**Text shown:**
.....

There is also the accusation that asylum seekers are ‘shopping’ for countries as they traverse through difficult terrain, often over a large expanse sea or multiple countries over land, in an attempt to reach a final destination to make their new home. This is often England, Germany and Australia, and we wonder why. We ask: are these refugees coming to bludgeon our finite reserves of welfare? Or is this coming from a desperate, and human, desire to integrate because of existing family or community access? Or because as a result of English-language imperialism, these countries have a high percentage of people speaking a language they know? It is becoming apparent that there are more people in the world now speaking English as a second language than there are native English speakers.

This pool of ignorance is disturbing. The narrative about the ‘flow’ of migrants into Europe and Australia argues that we are experiencing a migration crisis, rather than the far more accurate reversal: migrants are the ones experiencing this crisis, and it is a crisis made out of fences and fascists and cops.

.....

**Information shown:**
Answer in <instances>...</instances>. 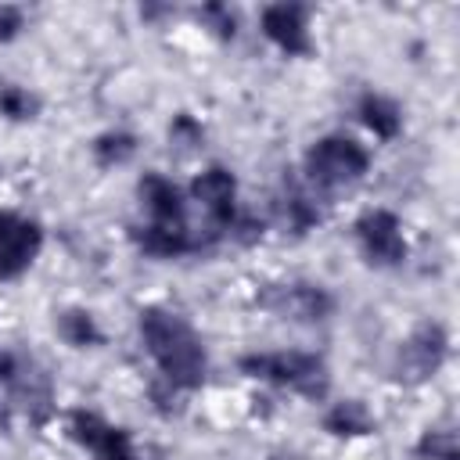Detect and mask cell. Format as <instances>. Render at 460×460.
<instances>
[{"label":"cell","instance_id":"7a4b0ae2","mask_svg":"<svg viewBox=\"0 0 460 460\" xmlns=\"http://www.w3.org/2000/svg\"><path fill=\"white\" fill-rule=\"evenodd\" d=\"M241 370H248L252 377L284 385L305 399H323L327 395V367L320 356L313 352H262V356H244Z\"/></svg>","mask_w":460,"mask_h":460},{"label":"cell","instance_id":"8fae6325","mask_svg":"<svg viewBox=\"0 0 460 460\" xmlns=\"http://www.w3.org/2000/svg\"><path fill=\"white\" fill-rule=\"evenodd\" d=\"M323 428L331 435H367V431H374V413L359 399H345V402H334L327 410Z\"/></svg>","mask_w":460,"mask_h":460},{"label":"cell","instance_id":"4fadbf2b","mask_svg":"<svg viewBox=\"0 0 460 460\" xmlns=\"http://www.w3.org/2000/svg\"><path fill=\"white\" fill-rule=\"evenodd\" d=\"M190 234L183 226H169V223H151L144 234H140V248L147 255H158V259H169V255H183L190 248Z\"/></svg>","mask_w":460,"mask_h":460},{"label":"cell","instance_id":"ba28073f","mask_svg":"<svg viewBox=\"0 0 460 460\" xmlns=\"http://www.w3.org/2000/svg\"><path fill=\"white\" fill-rule=\"evenodd\" d=\"M262 305L280 316L313 323V320H323L334 302L320 284H288V288H273V295H266Z\"/></svg>","mask_w":460,"mask_h":460},{"label":"cell","instance_id":"5bb4252c","mask_svg":"<svg viewBox=\"0 0 460 460\" xmlns=\"http://www.w3.org/2000/svg\"><path fill=\"white\" fill-rule=\"evenodd\" d=\"M58 334H61L68 345H75V349H86V345H93V341L101 338L93 316L83 313V309H68V313H61V316H58Z\"/></svg>","mask_w":460,"mask_h":460},{"label":"cell","instance_id":"3957f363","mask_svg":"<svg viewBox=\"0 0 460 460\" xmlns=\"http://www.w3.org/2000/svg\"><path fill=\"white\" fill-rule=\"evenodd\" d=\"M370 169V155L352 137H323L305 155V172L316 187H345L356 183Z\"/></svg>","mask_w":460,"mask_h":460},{"label":"cell","instance_id":"277c9868","mask_svg":"<svg viewBox=\"0 0 460 460\" xmlns=\"http://www.w3.org/2000/svg\"><path fill=\"white\" fill-rule=\"evenodd\" d=\"M446 352H449L446 327L435 323V320L417 323L413 334L406 338V345L399 349V363H395L399 381H406V385H420V381L435 377V370L442 367Z\"/></svg>","mask_w":460,"mask_h":460},{"label":"cell","instance_id":"2e32d148","mask_svg":"<svg viewBox=\"0 0 460 460\" xmlns=\"http://www.w3.org/2000/svg\"><path fill=\"white\" fill-rule=\"evenodd\" d=\"M417 456L420 460H460V442L453 431H424L417 442Z\"/></svg>","mask_w":460,"mask_h":460},{"label":"cell","instance_id":"9a60e30c","mask_svg":"<svg viewBox=\"0 0 460 460\" xmlns=\"http://www.w3.org/2000/svg\"><path fill=\"white\" fill-rule=\"evenodd\" d=\"M133 151H137V137L133 133H122V129H111V133H104V137L93 140V158L101 165H122V162L133 158Z\"/></svg>","mask_w":460,"mask_h":460},{"label":"cell","instance_id":"d6986e66","mask_svg":"<svg viewBox=\"0 0 460 460\" xmlns=\"http://www.w3.org/2000/svg\"><path fill=\"white\" fill-rule=\"evenodd\" d=\"M22 22H25L22 7H14V4H0V43L14 40L18 29H22Z\"/></svg>","mask_w":460,"mask_h":460},{"label":"cell","instance_id":"ffe728a7","mask_svg":"<svg viewBox=\"0 0 460 460\" xmlns=\"http://www.w3.org/2000/svg\"><path fill=\"white\" fill-rule=\"evenodd\" d=\"M201 18L212 22V29H216L219 36H234V25H237V22H234V11H230V7H205Z\"/></svg>","mask_w":460,"mask_h":460},{"label":"cell","instance_id":"7c38bea8","mask_svg":"<svg viewBox=\"0 0 460 460\" xmlns=\"http://www.w3.org/2000/svg\"><path fill=\"white\" fill-rule=\"evenodd\" d=\"M359 115H363V122L374 129V137H381V140H392V137L402 129V111H399V104L388 101V97H381V93H367L363 104H359Z\"/></svg>","mask_w":460,"mask_h":460},{"label":"cell","instance_id":"52a82bcc","mask_svg":"<svg viewBox=\"0 0 460 460\" xmlns=\"http://www.w3.org/2000/svg\"><path fill=\"white\" fill-rule=\"evenodd\" d=\"M262 32L284 54H309L313 50L309 25H305V7H298V4H270L262 11Z\"/></svg>","mask_w":460,"mask_h":460},{"label":"cell","instance_id":"9c48e42d","mask_svg":"<svg viewBox=\"0 0 460 460\" xmlns=\"http://www.w3.org/2000/svg\"><path fill=\"white\" fill-rule=\"evenodd\" d=\"M190 194H194V201L219 223V226H226L230 219H234V198H237V180H234V172L230 169H223V165H212V169H205L194 183H190Z\"/></svg>","mask_w":460,"mask_h":460},{"label":"cell","instance_id":"8992f818","mask_svg":"<svg viewBox=\"0 0 460 460\" xmlns=\"http://www.w3.org/2000/svg\"><path fill=\"white\" fill-rule=\"evenodd\" d=\"M43 237L40 226L25 216L0 212V277H18L36 259Z\"/></svg>","mask_w":460,"mask_h":460},{"label":"cell","instance_id":"ac0fdd59","mask_svg":"<svg viewBox=\"0 0 460 460\" xmlns=\"http://www.w3.org/2000/svg\"><path fill=\"white\" fill-rule=\"evenodd\" d=\"M169 140H172L176 147H198V144L205 140V129H201L190 115H180V119H172V126H169Z\"/></svg>","mask_w":460,"mask_h":460},{"label":"cell","instance_id":"e0dca14e","mask_svg":"<svg viewBox=\"0 0 460 460\" xmlns=\"http://www.w3.org/2000/svg\"><path fill=\"white\" fill-rule=\"evenodd\" d=\"M36 108H40V101L29 90H22V86H0V111L7 119H32Z\"/></svg>","mask_w":460,"mask_h":460},{"label":"cell","instance_id":"5b68a950","mask_svg":"<svg viewBox=\"0 0 460 460\" xmlns=\"http://www.w3.org/2000/svg\"><path fill=\"white\" fill-rule=\"evenodd\" d=\"M356 237L363 244V255L374 266H399L406 259V237L402 223L388 208H370L356 219Z\"/></svg>","mask_w":460,"mask_h":460},{"label":"cell","instance_id":"6da1fadb","mask_svg":"<svg viewBox=\"0 0 460 460\" xmlns=\"http://www.w3.org/2000/svg\"><path fill=\"white\" fill-rule=\"evenodd\" d=\"M140 338L155 356L162 381H169L180 392H190L205 381V349L183 316L151 305L140 313Z\"/></svg>","mask_w":460,"mask_h":460},{"label":"cell","instance_id":"30bf717a","mask_svg":"<svg viewBox=\"0 0 460 460\" xmlns=\"http://www.w3.org/2000/svg\"><path fill=\"white\" fill-rule=\"evenodd\" d=\"M140 201H144V208L151 212L155 223L183 226V198H180V190H176L172 180H165L158 172H147L140 180Z\"/></svg>","mask_w":460,"mask_h":460}]
</instances>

.....

**Given instruction:** Please copy out the whole passage on asylum seekers and the migration crisis, word for word.

**Response to the task:**
There is also the accusation that asylum seekers are ‘shopping’ for countries as they traverse through difficult terrain, often over a large expanse sea or multiple countries over land, in an attempt to reach a final destination to make their new home. This is often England, Germany and Australia, and we wonder why. We ask: are these refugees coming to bludgeon our finite reserves of welfare? Or is this coming from a desperate, and human, desire to integrate because of existing family or community access? Or because as a result of English-language imperialism, these countries have a high percentage of people speaking a language they know? It is becoming apparent that there are more people in the world now speaking English as a second language than there are native English speakers.

This pool of ignorance is disturbing. The narrative about the ‘flow’ of migrants into Europe and Australia argues that we are experiencing a migration crisis, rather than the far more accurate reversal: migrants are the ones experiencing this crisis, and it is a crisis made out of fences and fascists and cops.